Directed by Payne, the final segment is a variation on one of the most familiar of Paris stories: that of an unglamorous middle-aged American tourist (Margo Martindale) wearing out her sneakers chasing the city's charms.
He rented an apartment in the 14th Arrondissement, where his co-writer, Nadine Eid lives. After a week Payne had a better feel for Montparnasse's wide boulevards and storied history, but inspiration hadn't hit. "On the plane going home, my mind kept bringing me back to an idea that I had really wanted to avoid," he said, "which was that of a tourist."
Payne speaks French, but Martindale had to read her lines phonetically, resulting in perhaps the most hilariously inventive American-accented French ever captured on film.
The film attracted mixed reviews and moderate box office in France - where it opened in June following its debut at the Cannes Film Festival. It did well for a French film, but never reached the numbers often achieved by imported talent. "Paris in 18 short films, of which 3 succeed," wrote a reviewer for Le Monde. It has no United States distributor, but it is making inroads elsewhere: "Paris, Je t'Aime" opened over the summer in Russia, Finland and Belgium, and it will be screened this month at the Toronto International Film Festival.

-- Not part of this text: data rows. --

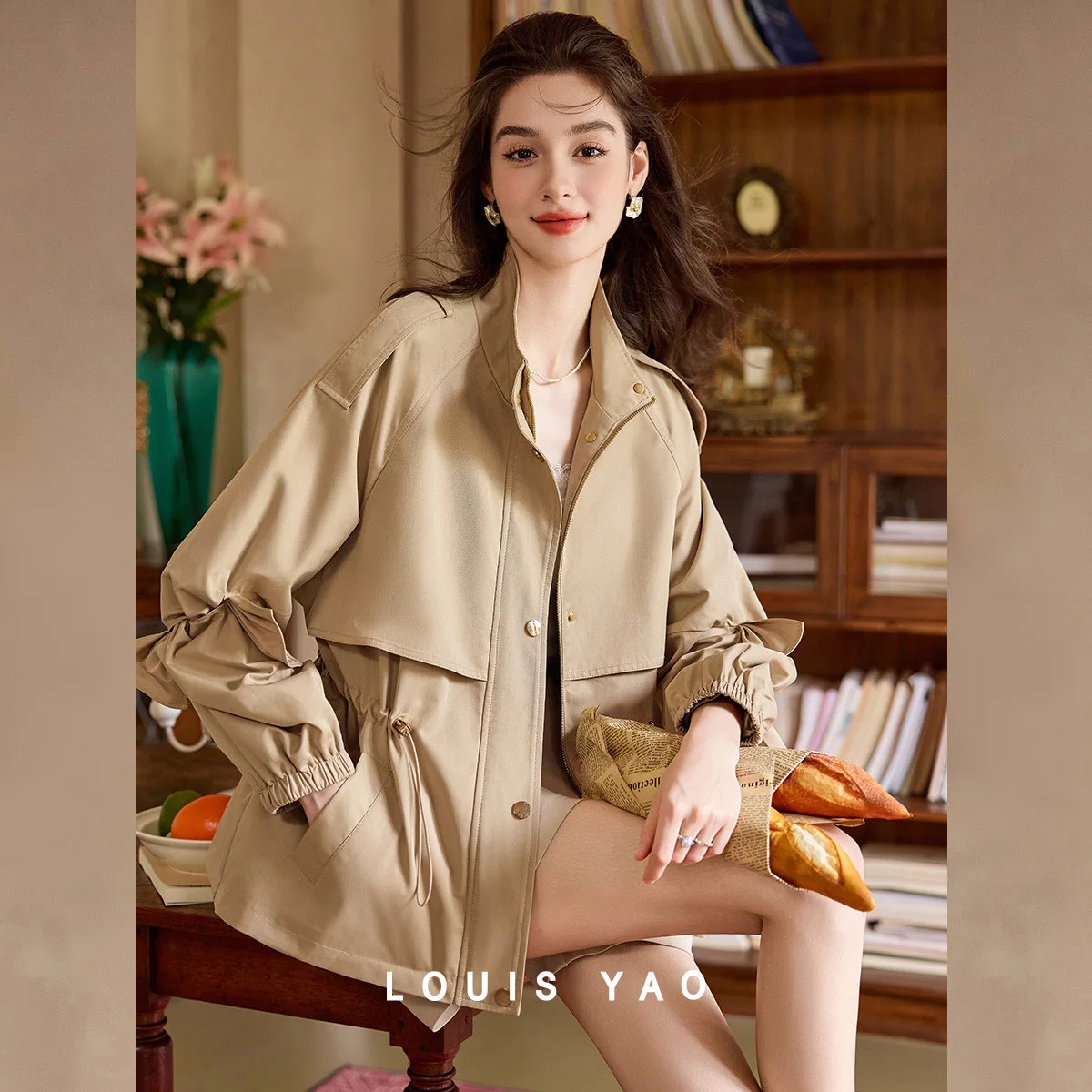 LOUIS YAO Commuter Women's Trench Coat 2025 Fall Woven Non-Stretch Drop Sleeves Stand Collar Solid-Color Casual Cardigan Coat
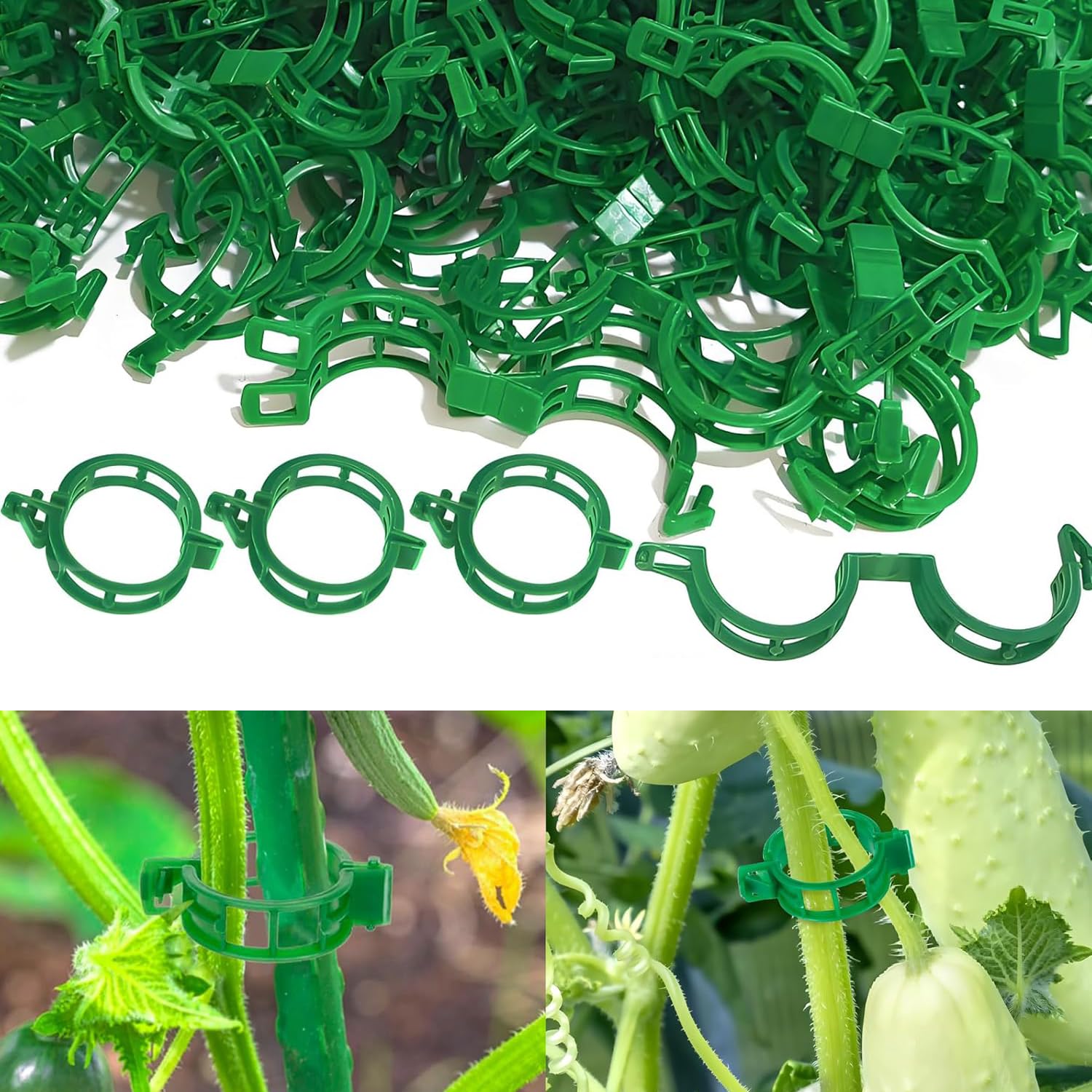 200Pcs Plant Support Clips, Tomato Plant Support, Plastic Plant Clips for Climbing Plants,Plant Clip for Climbing Grape Cucumber Garden Plants Supports (200, Green)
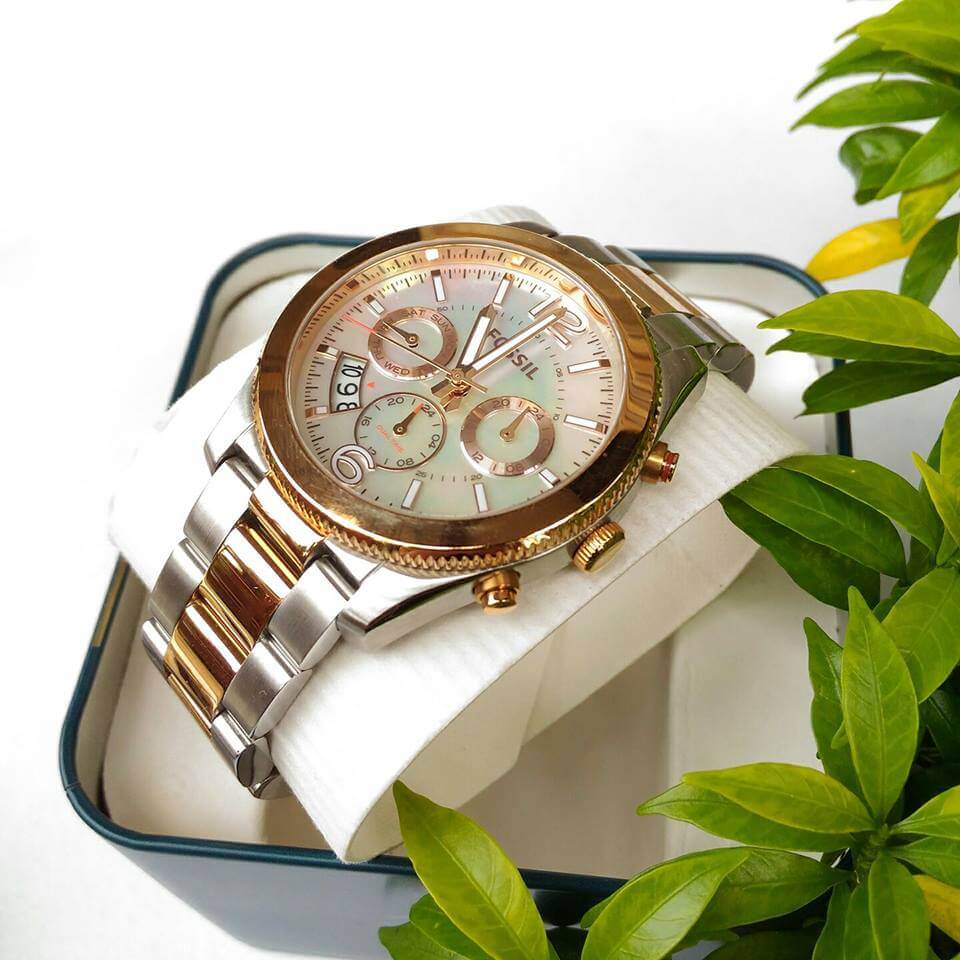 Fossil Perfect Boyfriend Mother of Pearl Dial Two Tone Steel Strap Watch for Women - ES4135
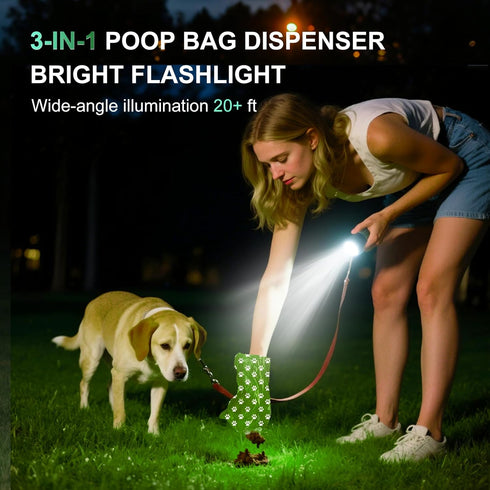 3-in-1 7-Color, IPX6 (2 60 Tubasion Dog Poop Bag Holder with Flashlight USB-C Rechargeable doggie bag holder for leash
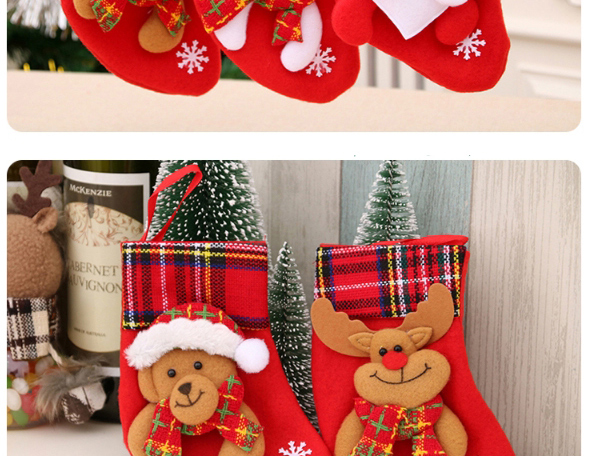 Fashion Bear Santa Elk Bear Christmas Stocking,Festival & Party Supplies
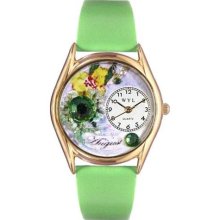 Birthstone: August Green Leather And Goldtone Watch ...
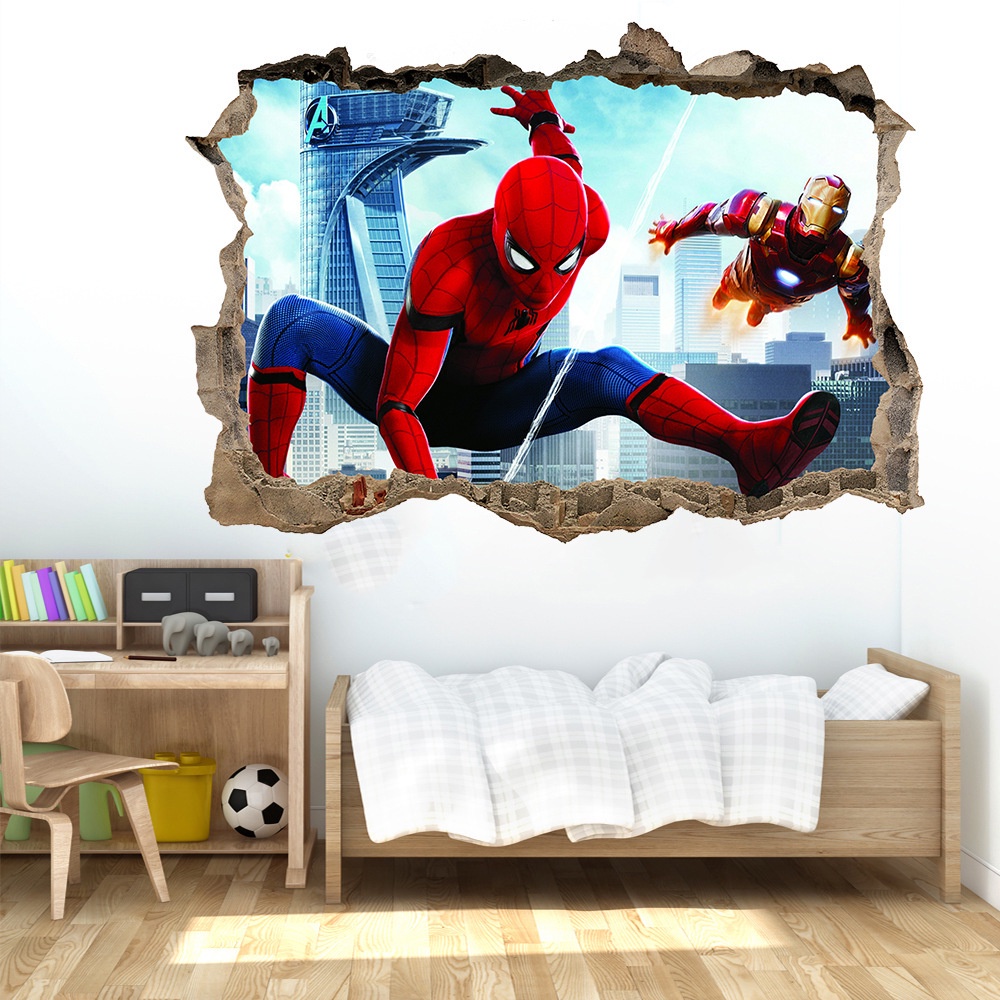 Tranh Dán Tường Người Nhện - Decal 3D Trang Trí Tường Spider Man Siêu Anh Hùng Marvel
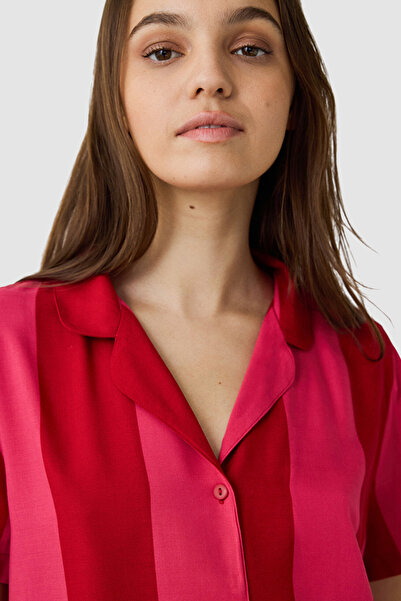 Penti Striped Shirt Collar Short Sleeve Shorts Pyjamas Set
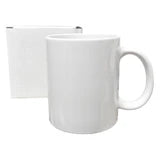 11oz white ceramic mug infront of a white box
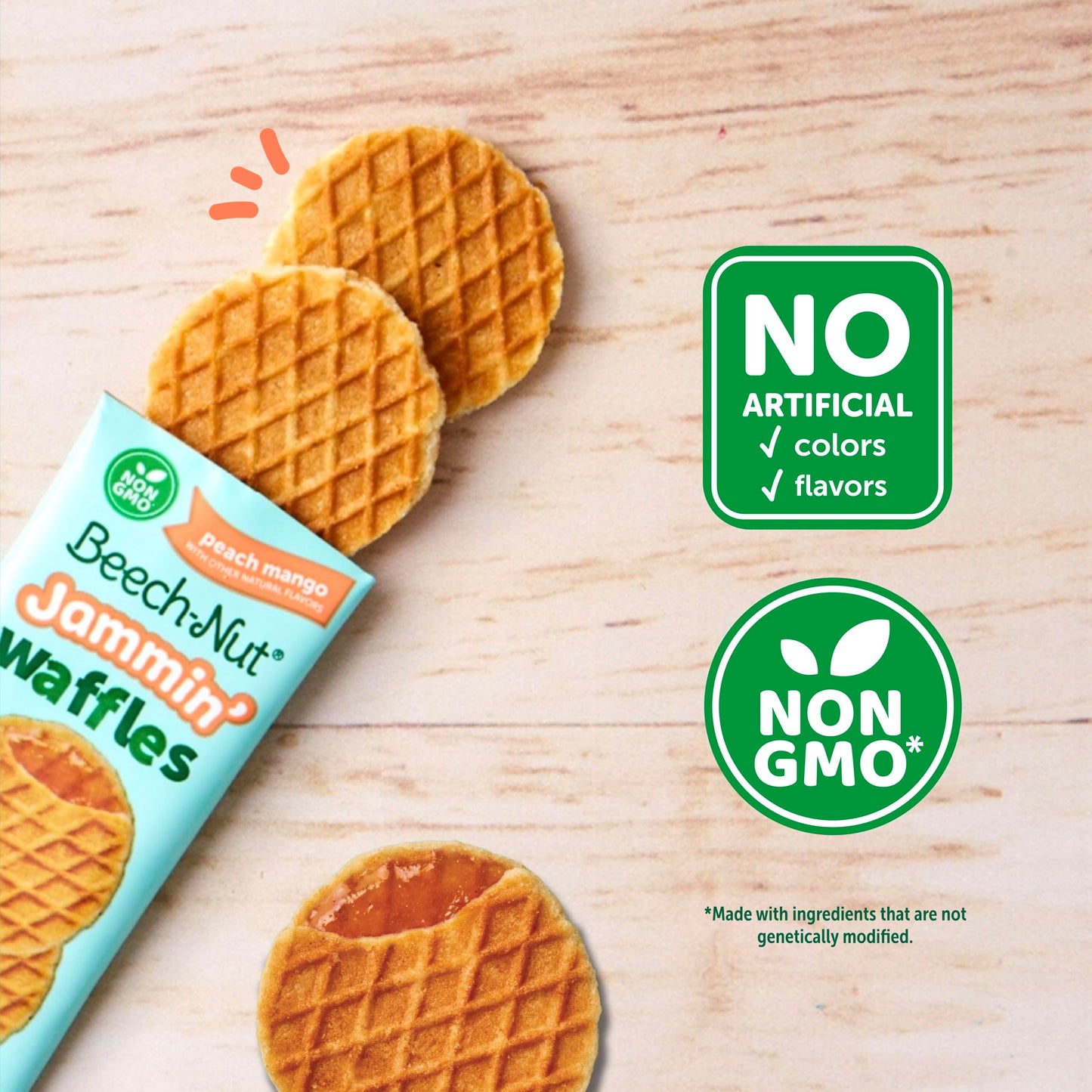 Beech-Nut Toddler Snacks Jammin Waffles With Fruit Filling For Babies & Toddlers, Peach Mango, 10 Boxes (50 Individually Wrapped Packs)
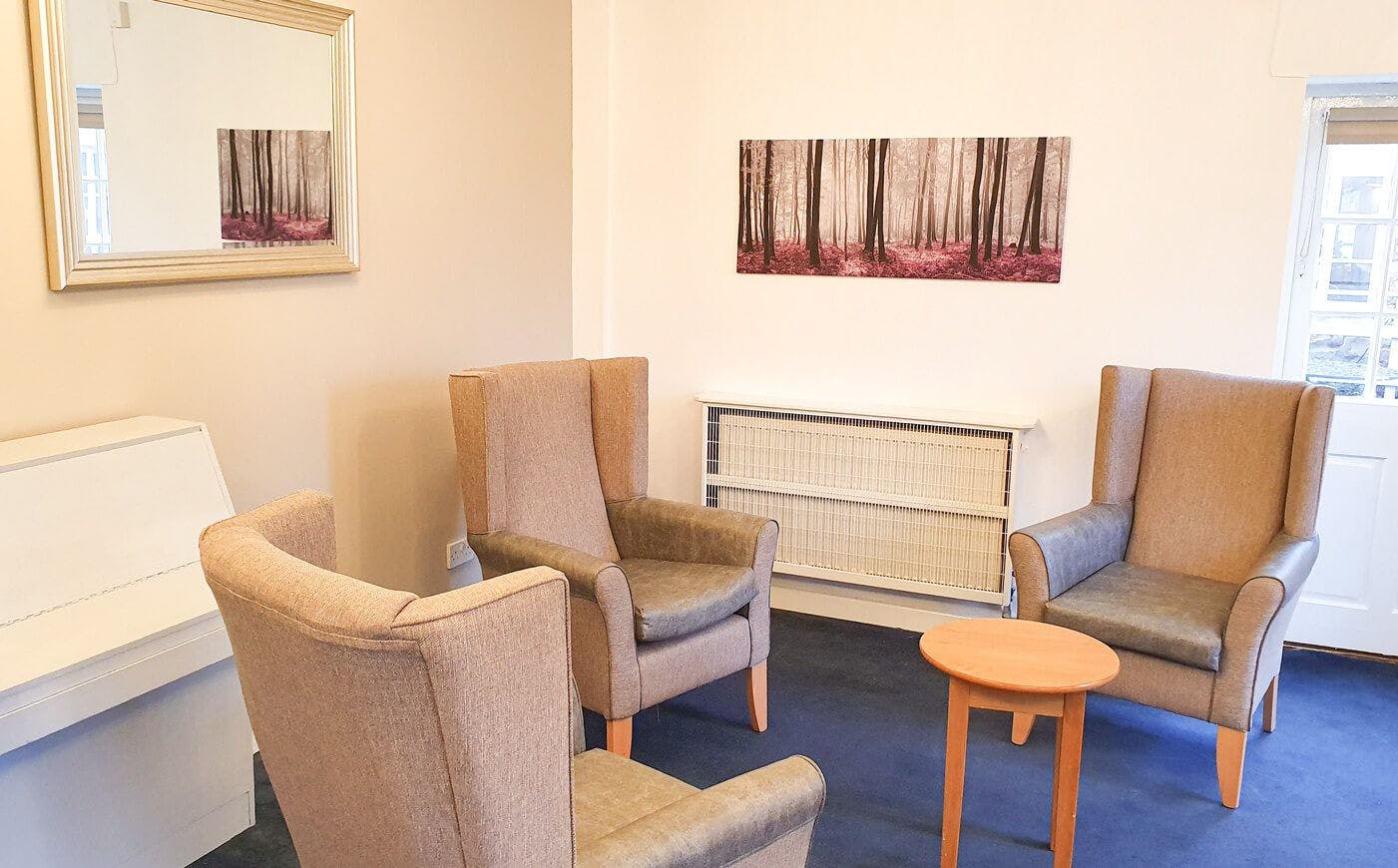 Lounge of Northleach Court care home in Cheltenham, Gloucestershire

In November and December it is set to be released in the Netherlands and Argentina, and in Germany come January.
The filmmakers salvaged some of Benbihy's scenes to provide final glimpses of characters connecting, proof that not all French love stories end in tears. Even Payne's solitary tourist is granted a movie moment of grace, allowing her to believe that Paris is capable of embracing her.
But it seems that Benbihy's heart does not belong exclusively to his hometown. He is now developing a film brand he's calling Cities of Love.